Brown Tree Snake Problems
The real issues with these snakes is that they have only two natural predators in Guam. Feral pigs and mangrove monitors can be predators, however the populations of those are too small to help with the massive amount of snakes that have taken over the island. Another major issue the native species of birds and vertebrates face is that they have no way to protect themselves from this snake.
Guam is said to have many more insects and 40 times more spiders than neighboring islands, this is because their natural predators are severely diminished. Additionally the forests are almost completely silent due to lack of birdsong.
Guam is a major transportation hub in the Pacific. This means that a lot of opportunities exist for the brown tree snakes on Guam to be introduced accidentally to other Pacific islands as passive stowaways in ship and air traffic. To minimize this threat, trained dogs are used to search, locate, and remove brown tree snakes before outbound military and commercial cargo and transportation vessels leave the island.

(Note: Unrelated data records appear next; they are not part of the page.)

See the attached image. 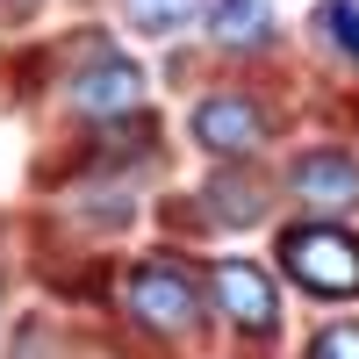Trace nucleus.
Returning <instances> with one entry per match:
<instances>
[{
	"label": "nucleus",
	"instance_id": "nucleus-1",
	"mask_svg": "<svg viewBox=\"0 0 359 359\" xmlns=\"http://www.w3.org/2000/svg\"><path fill=\"white\" fill-rule=\"evenodd\" d=\"M130 316L144 323V331H158V338L194 331V323H201V287H194V273H187L180 259H144L137 273H130Z\"/></svg>",
	"mask_w": 359,
	"mask_h": 359
},
{
	"label": "nucleus",
	"instance_id": "nucleus-2",
	"mask_svg": "<svg viewBox=\"0 0 359 359\" xmlns=\"http://www.w3.org/2000/svg\"><path fill=\"white\" fill-rule=\"evenodd\" d=\"M280 266L309 294H359V245L331 223H302L280 237Z\"/></svg>",
	"mask_w": 359,
	"mask_h": 359
},
{
	"label": "nucleus",
	"instance_id": "nucleus-3",
	"mask_svg": "<svg viewBox=\"0 0 359 359\" xmlns=\"http://www.w3.org/2000/svg\"><path fill=\"white\" fill-rule=\"evenodd\" d=\"M194 144L216 158H245L266 144V108L245 94H208V101H194Z\"/></svg>",
	"mask_w": 359,
	"mask_h": 359
},
{
	"label": "nucleus",
	"instance_id": "nucleus-4",
	"mask_svg": "<svg viewBox=\"0 0 359 359\" xmlns=\"http://www.w3.org/2000/svg\"><path fill=\"white\" fill-rule=\"evenodd\" d=\"M294 201H309L316 216H345V208H359V158L352 151H302L294 158Z\"/></svg>",
	"mask_w": 359,
	"mask_h": 359
},
{
	"label": "nucleus",
	"instance_id": "nucleus-5",
	"mask_svg": "<svg viewBox=\"0 0 359 359\" xmlns=\"http://www.w3.org/2000/svg\"><path fill=\"white\" fill-rule=\"evenodd\" d=\"M216 309L237 323V331H273V323H280L273 273H259L252 259H223L216 266Z\"/></svg>",
	"mask_w": 359,
	"mask_h": 359
},
{
	"label": "nucleus",
	"instance_id": "nucleus-6",
	"mask_svg": "<svg viewBox=\"0 0 359 359\" xmlns=\"http://www.w3.org/2000/svg\"><path fill=\"white\" fill-rule=\"evenodd\" d=\"M137 94H144V72L130 65V57H101L94 72L72 79V101L86 115H123V108H137Z\"/></svg>",
	"mask_w": 359,
	"mask_h": 359
},
{
	"label": "nucleus",
	"instance_id": "nucleus-7",
	"mask_svg": "<svg viewBox=\"0 0 359 359\" xmlns=\"http://www.w3.org/2000/svg\"><path fill=\"white\" fill-rule=\"evenodd\" d=\"M208 36L223 50H259V43H273V8L266 0H216L208 8Z\"/></svg>",
	"mask_w": 359,
	"mask_h": 359
},
{
	"label": "nucleus",
	"instance_id": "nucleus-8",
	"mask_svg": "<svg viewBox=\"0 0 359 359\" xmlns=\"http://www.w3.org/2000/svg\"><path fill=\"white\" fill-rule=\"evenodd\" d=\"M201 194H208V216H216V223H230V230H245V223H259V216H266L259 180H245V172H216Z\"/></svg>",
	"mask_w": 359,
	"mask_h": 359
},
{
	"label": "nucleus",
	"instance_id": "nucleus-9",
	"mask_svg": "<svg viewBox=\"0 0 359 359\" xmlns=\"http://www.w3.org/2000/svg\"><path fill=\"white\" fill-rule=\"evenodd\" d=\"M201 15V0H130V22L144 36H172V29H187Z\"/></svg>",
	"mask_w": 359,
	"mask_h": 359
},
{
	"label": "nucleus",
	"instance_id": "nucleus-10",
	"mask_svg": "<svg viewBox=\"0 0 359 359\" xmlns=\"http://www.w3.org/2000/svg\"><path fill=\"white\" fill-rule=\"evenodd\" d=\"M316 36L359 57V0H316Z\"/></svg>",
	"mask_w": 359,
	"mask_h": 359
},
{
	"label": "nucleus",
	"instance_id": "nucleus-11",
	"mask_svg": "<svg viewBox=\"0 0 359 359\" xmlns=\"http://www.w3.org/2000/svg\"><path fill=\"white\" fill-rule=\"evenodd\" d=\"M309 359H359V323H331V331L309 345Z\"/></svg>",
	"mask_w": 359,
	"mask_h": 359
}]
</instances>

More Brown Tree Snake Stuff
– They aren’t really dangerous to most people, with the exception of small children.
– Its scientific name is Boiga Irregularis.

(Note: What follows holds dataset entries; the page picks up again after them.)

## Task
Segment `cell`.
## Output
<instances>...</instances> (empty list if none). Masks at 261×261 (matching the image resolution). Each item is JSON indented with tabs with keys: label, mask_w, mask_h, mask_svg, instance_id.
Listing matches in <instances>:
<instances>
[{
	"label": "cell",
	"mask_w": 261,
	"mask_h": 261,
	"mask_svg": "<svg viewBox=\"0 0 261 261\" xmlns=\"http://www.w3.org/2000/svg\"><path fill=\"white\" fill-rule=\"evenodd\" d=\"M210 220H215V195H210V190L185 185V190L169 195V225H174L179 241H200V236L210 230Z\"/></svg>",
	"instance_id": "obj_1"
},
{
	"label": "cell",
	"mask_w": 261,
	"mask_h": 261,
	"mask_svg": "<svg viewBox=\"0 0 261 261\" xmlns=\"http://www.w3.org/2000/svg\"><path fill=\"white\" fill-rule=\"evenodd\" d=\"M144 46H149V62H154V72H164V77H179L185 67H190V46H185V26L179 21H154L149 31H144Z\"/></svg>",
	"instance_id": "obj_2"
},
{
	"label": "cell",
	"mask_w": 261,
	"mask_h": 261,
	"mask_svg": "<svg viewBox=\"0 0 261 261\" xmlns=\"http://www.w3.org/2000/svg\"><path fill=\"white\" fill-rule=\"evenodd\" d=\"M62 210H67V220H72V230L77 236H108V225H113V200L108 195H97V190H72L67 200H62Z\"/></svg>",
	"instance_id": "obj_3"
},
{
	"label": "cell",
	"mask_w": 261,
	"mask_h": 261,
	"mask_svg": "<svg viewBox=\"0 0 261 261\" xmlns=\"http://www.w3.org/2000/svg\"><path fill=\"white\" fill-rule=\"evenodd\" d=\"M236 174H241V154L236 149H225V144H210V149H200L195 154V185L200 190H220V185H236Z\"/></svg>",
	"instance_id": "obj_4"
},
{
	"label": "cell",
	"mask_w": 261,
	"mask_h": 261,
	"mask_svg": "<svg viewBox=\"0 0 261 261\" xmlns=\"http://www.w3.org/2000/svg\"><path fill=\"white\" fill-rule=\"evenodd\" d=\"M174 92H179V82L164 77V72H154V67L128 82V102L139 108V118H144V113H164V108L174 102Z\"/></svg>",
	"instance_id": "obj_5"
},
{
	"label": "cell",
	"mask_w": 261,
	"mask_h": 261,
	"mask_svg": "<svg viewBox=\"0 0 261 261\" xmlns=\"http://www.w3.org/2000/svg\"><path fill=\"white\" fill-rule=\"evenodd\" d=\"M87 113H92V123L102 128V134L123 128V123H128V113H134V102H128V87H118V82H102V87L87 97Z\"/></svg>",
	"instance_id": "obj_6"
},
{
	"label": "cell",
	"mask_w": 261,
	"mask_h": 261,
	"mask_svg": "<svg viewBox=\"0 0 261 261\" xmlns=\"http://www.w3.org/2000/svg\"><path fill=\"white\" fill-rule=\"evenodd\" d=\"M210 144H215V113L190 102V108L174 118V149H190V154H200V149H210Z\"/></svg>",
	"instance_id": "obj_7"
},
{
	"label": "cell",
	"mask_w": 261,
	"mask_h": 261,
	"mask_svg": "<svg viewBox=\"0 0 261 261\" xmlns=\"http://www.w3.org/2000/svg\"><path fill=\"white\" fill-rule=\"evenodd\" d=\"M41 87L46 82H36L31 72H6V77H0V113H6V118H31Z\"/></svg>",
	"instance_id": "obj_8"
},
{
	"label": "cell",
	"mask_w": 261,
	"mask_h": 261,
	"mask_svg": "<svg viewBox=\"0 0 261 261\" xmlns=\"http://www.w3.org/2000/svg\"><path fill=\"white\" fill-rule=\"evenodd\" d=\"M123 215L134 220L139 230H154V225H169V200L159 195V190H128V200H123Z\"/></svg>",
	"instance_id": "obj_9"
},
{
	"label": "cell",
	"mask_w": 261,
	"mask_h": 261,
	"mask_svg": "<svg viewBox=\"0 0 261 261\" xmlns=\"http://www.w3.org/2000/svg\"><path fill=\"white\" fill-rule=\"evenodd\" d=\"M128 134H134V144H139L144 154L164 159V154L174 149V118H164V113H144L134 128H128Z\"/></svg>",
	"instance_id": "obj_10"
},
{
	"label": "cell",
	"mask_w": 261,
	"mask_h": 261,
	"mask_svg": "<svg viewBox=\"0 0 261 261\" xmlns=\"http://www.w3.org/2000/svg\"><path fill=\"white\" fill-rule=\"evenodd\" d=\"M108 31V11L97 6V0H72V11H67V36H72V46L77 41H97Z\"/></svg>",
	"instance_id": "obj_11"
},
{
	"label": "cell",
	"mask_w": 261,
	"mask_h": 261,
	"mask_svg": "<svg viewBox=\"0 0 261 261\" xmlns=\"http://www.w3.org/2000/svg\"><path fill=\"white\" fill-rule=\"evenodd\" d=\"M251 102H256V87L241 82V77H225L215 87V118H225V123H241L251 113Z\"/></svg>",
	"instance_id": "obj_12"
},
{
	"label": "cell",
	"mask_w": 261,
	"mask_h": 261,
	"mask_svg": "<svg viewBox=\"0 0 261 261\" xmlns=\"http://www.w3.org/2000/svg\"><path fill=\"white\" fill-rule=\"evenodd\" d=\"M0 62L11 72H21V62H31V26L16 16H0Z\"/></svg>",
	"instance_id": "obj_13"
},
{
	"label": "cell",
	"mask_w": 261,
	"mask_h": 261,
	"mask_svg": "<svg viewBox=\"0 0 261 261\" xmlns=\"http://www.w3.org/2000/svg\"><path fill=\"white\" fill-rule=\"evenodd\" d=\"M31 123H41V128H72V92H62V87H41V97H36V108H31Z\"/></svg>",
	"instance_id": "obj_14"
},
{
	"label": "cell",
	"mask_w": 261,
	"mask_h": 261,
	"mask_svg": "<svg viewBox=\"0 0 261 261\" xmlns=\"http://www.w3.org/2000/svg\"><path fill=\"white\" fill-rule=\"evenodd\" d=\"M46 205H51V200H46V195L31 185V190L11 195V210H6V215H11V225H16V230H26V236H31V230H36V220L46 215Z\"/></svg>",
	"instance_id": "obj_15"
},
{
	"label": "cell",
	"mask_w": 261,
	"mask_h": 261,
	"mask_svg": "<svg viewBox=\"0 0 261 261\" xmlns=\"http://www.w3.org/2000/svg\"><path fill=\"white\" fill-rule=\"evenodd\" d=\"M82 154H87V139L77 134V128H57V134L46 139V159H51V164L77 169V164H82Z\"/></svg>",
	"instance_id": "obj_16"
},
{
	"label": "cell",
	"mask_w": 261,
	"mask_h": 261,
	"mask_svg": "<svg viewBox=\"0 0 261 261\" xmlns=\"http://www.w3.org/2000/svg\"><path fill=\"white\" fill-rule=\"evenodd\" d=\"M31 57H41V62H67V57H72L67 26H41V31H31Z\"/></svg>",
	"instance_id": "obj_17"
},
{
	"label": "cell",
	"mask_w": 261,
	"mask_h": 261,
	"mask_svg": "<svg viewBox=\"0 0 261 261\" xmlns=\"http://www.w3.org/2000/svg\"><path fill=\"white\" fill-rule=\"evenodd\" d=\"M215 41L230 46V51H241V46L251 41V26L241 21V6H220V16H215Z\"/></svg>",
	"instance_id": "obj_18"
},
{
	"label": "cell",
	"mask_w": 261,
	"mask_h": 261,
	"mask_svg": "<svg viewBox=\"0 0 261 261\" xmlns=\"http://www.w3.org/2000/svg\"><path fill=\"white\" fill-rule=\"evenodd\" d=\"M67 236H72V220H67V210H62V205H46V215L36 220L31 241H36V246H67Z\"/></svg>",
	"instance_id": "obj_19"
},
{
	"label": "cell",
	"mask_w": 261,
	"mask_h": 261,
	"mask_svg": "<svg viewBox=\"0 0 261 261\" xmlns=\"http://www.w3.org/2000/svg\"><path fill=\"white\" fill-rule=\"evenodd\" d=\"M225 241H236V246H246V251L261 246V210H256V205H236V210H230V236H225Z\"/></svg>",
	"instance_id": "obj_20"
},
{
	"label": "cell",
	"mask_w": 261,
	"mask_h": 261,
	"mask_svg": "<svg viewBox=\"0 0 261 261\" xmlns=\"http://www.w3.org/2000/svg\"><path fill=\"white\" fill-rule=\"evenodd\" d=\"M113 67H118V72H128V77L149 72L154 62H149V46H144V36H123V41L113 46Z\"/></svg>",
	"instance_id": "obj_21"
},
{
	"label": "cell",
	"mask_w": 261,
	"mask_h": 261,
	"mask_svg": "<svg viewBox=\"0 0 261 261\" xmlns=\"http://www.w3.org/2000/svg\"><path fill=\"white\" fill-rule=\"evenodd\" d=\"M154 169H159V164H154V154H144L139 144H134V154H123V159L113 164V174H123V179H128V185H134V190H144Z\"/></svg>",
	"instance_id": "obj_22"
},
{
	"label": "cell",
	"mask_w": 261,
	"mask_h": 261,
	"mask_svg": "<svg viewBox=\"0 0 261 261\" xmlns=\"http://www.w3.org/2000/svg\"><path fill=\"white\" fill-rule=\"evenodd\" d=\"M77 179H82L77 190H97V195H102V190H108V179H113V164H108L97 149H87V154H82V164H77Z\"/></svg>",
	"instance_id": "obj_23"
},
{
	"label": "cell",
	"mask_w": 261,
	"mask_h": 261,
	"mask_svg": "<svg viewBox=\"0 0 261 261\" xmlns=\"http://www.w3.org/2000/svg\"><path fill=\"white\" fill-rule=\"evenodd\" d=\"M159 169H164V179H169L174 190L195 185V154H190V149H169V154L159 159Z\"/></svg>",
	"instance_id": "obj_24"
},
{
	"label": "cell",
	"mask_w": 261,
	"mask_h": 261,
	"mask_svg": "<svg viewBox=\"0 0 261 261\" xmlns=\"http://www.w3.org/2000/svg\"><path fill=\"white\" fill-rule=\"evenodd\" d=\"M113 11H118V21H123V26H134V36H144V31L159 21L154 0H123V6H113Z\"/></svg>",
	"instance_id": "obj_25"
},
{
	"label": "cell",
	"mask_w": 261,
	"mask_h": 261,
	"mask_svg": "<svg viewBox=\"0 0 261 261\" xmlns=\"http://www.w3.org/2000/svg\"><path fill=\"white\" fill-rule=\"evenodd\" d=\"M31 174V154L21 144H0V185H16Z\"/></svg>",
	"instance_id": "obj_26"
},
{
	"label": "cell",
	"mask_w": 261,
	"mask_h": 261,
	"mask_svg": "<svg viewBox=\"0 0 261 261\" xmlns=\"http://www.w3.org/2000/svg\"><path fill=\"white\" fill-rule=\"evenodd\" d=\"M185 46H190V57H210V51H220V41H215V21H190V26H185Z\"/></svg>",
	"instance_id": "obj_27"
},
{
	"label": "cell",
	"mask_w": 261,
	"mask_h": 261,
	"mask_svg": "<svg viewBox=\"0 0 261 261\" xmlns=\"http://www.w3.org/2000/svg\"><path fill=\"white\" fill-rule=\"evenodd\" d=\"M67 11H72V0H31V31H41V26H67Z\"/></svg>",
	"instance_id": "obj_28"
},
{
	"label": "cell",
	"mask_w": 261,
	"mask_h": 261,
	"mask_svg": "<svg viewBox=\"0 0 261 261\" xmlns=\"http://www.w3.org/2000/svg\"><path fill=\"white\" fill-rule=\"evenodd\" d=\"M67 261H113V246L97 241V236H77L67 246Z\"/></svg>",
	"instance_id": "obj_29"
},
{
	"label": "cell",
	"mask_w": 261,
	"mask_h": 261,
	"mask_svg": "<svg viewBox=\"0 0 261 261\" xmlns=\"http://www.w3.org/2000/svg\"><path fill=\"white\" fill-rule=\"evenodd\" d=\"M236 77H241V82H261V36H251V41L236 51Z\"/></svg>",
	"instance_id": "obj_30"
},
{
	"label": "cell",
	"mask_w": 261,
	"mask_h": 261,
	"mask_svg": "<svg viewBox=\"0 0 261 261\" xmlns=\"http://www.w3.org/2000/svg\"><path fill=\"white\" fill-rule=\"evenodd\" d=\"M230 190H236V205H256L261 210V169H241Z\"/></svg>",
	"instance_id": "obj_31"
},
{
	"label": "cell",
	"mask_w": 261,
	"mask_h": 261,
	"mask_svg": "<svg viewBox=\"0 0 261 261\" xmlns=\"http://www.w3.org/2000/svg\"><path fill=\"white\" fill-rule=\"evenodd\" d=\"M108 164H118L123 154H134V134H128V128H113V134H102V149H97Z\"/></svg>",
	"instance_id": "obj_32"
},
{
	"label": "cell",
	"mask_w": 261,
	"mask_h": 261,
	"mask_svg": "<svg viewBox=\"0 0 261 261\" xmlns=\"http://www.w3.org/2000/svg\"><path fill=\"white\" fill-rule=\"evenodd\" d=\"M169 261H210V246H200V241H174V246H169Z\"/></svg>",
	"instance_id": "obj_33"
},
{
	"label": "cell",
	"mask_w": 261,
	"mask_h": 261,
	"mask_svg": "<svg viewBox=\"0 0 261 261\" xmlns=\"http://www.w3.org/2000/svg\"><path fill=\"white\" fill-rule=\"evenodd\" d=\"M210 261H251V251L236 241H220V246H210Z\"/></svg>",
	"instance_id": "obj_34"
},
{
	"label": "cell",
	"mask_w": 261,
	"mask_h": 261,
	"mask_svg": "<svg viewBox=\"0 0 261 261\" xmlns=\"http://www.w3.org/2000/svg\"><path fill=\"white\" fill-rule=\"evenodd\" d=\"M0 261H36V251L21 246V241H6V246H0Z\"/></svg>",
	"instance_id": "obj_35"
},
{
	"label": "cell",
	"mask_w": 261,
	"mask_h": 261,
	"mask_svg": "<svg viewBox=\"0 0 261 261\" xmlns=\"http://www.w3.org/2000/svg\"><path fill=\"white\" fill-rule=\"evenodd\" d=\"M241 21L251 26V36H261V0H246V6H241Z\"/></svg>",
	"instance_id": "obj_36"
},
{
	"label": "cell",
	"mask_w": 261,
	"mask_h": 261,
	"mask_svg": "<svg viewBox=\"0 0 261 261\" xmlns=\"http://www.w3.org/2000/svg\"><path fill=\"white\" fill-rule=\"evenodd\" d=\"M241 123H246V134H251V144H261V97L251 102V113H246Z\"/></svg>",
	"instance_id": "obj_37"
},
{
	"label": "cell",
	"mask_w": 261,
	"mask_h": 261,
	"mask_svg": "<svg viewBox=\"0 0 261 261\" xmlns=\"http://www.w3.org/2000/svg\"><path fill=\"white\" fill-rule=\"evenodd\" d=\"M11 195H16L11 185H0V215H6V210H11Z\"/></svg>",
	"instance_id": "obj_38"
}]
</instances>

– It is mainly nocturnal, and is rarely seen during the day.
– It has been proven that this snake caused the complete extinction of one species, the Guam Flycatcher.
– Another species, the Guam Rail or ko’ko’ bird is extinct in the wild, but is still bred in captivity.
– Other bird species threatened by the brown tree snake include the Mariana crow, the Mariana swiftlet, and the Micronesian starling. However, populations are present on other islands.
The government is doing what they can to lower the population of the Brown Tree Snake. Wildlife services have had some success dropping mice that are fed small doses of acetaminophen to lure and kill snakes. The effort has shown some positive results. I certainly hope that they find some way to help soon, a silent forest makes me sad.